Special Coverage

NADA Convention & Exposition

LAS VEGAS – General Motors Corp. expects its Cadillac retailers to drive a 5% hike in the luxury brand’s sales this year.

The auto maker bases its expectation on marketplace reaction to the revamped Escalade lineup and the buzz surrounding the pending launch of the redesigned-for-’08 CTS sport sedan.

Fresh from attending Cadillac events connected to Sunday’s Super Bowl in Miami, Jim Taylor, the brand’s general manager, says the time is right for GM’s luxury marque to make a move in the marketplace. And as in sports, momentum “means a lot,” he tells Ward’s after addressing Cadillac retailers here at the 2007 National Automobile Dealers Assn. convention.

“When you win, you win more,” he says, as if to make a case for GM’s optimism about Cadillac – optimism seemingly shared by the brand’s dealers.

GM’s luxury marque had a lackluster 2006. Sales declined 3.4% to just over 227,000 units, according to Ward’s data, but market share held steady at 1.4%.

Taylor suggests the revamped Escalade – featured prominently in TV ads leading up to Sunday’s Super Bowl – is helping force the pendulum back in Cadillac’s favor.

In the last three months, according to Ward’s, sales of all Escalade models – the fullsize SUV, stretched ESV and EXT sport/utility truck nearly have doubled vs. like-2005.

“The general direction of General Motors has improved over the past year,” adds Diana Pfeiffer of Anchorage-based Alaska Sales and Service, whose market is mainly trucks. “It’s got exciting, excellent-quality products.”

This wasn’t always the case, Taylor admits. As a result, competitive brands such as Lexus and BMW have overwhelmed Cadillac in key luxury-vehicle markets such as California.

Cadillac’s challenge is to first ensure it offers “bulletproof” products that meet the performance expectations of luxury-vehicle buyers, Taylor tells Ward’s. Then it must aggressively market those products to improve the brand’s image.

To this end, Cadillac will pursue a strategy that includes product placements, though Taylor also admits the results of such devices are “very hard to track.”

Buoyed by the dramatic debut last month of the new CTS, dealers seem unfazed about the impact of a 5% sales hike target.

“Dealers who are doing the right thing know that General Motors is on track,” says George Lynn, owner of Roth Cadillac in Erie, PA – the brand’s oldest Cadillac dealership. “General Motors seems focused on dealer profitability. And they know that the right way to do that is to give us the right cars to sell and the right tools to sell them.

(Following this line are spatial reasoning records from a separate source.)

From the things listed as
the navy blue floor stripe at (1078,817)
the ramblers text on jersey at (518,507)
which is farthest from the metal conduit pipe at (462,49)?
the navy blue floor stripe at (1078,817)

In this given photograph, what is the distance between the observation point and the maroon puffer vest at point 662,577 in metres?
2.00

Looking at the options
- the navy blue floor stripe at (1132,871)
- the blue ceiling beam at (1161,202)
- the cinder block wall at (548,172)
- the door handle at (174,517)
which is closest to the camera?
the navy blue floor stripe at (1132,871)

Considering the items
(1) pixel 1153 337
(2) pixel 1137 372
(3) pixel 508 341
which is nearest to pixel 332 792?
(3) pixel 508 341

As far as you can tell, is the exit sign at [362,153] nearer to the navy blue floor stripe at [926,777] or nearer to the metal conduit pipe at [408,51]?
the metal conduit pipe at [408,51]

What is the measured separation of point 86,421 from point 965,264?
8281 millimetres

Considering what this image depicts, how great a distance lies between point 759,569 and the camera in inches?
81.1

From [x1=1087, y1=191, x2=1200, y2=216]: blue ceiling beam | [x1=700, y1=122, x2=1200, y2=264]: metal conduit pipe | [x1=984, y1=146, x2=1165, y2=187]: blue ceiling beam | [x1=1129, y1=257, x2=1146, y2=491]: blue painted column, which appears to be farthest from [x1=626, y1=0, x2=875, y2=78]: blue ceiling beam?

“The new CTS is going to be spectacular. It’s a world-class sedan. We’ve had customer inquiries from people who saw the car at the North American International Auto Show (in Detroit). They got that car right.”

Meanwhile, confidence among Buick dealers – who caucused just before their Cadillac counterparts – seems more subdued.

“It’s a work in progress,” says Robert Brogden, owner of Robert Brogden Pontiac Buick GMC in Olathe, KS. “They’re genuinely trying to get into a position for a strong future.”

Other dealers worry the brand’s demographic is still too old. And they heard nothing to counter that fear here.

Adds Steve Middlebrooks, president of Hayward Allen Cadillac Buick Pontiac GMC in Athens, GA: “The biggest thing that I saw was the advertising direction. From the standpoint of Buick, it was hitting hard on quality, which they certainly should.”

In the latest reliability rankings from J.D. Power and Associates, Buick ranked in the top five. But its performance was below the industry average in Power’s 2006 initial quality study.

Meanwhile, Middlebrooks is heartened by consumer reaction to the GMC Acadia cross/utility vehicle – a key GM product that shares its platform with the Saturn Outlook and Buick Enclave.

“I talked to my son this morning and we sold another one,” he says. “I mean, they’re selling, bam, bam, bam.”

On the subject of component sharing, Taylor confirms the close product-development strategy evolving between Cadillac and Saab. Cooperation between the two brands is “more yes than no,” he tells Ward’s.

But sharing will not be done unilaterally, Taylor adds. Decisions to share platforms and components between Cadillac and Saab will be made on a case-by-case basis.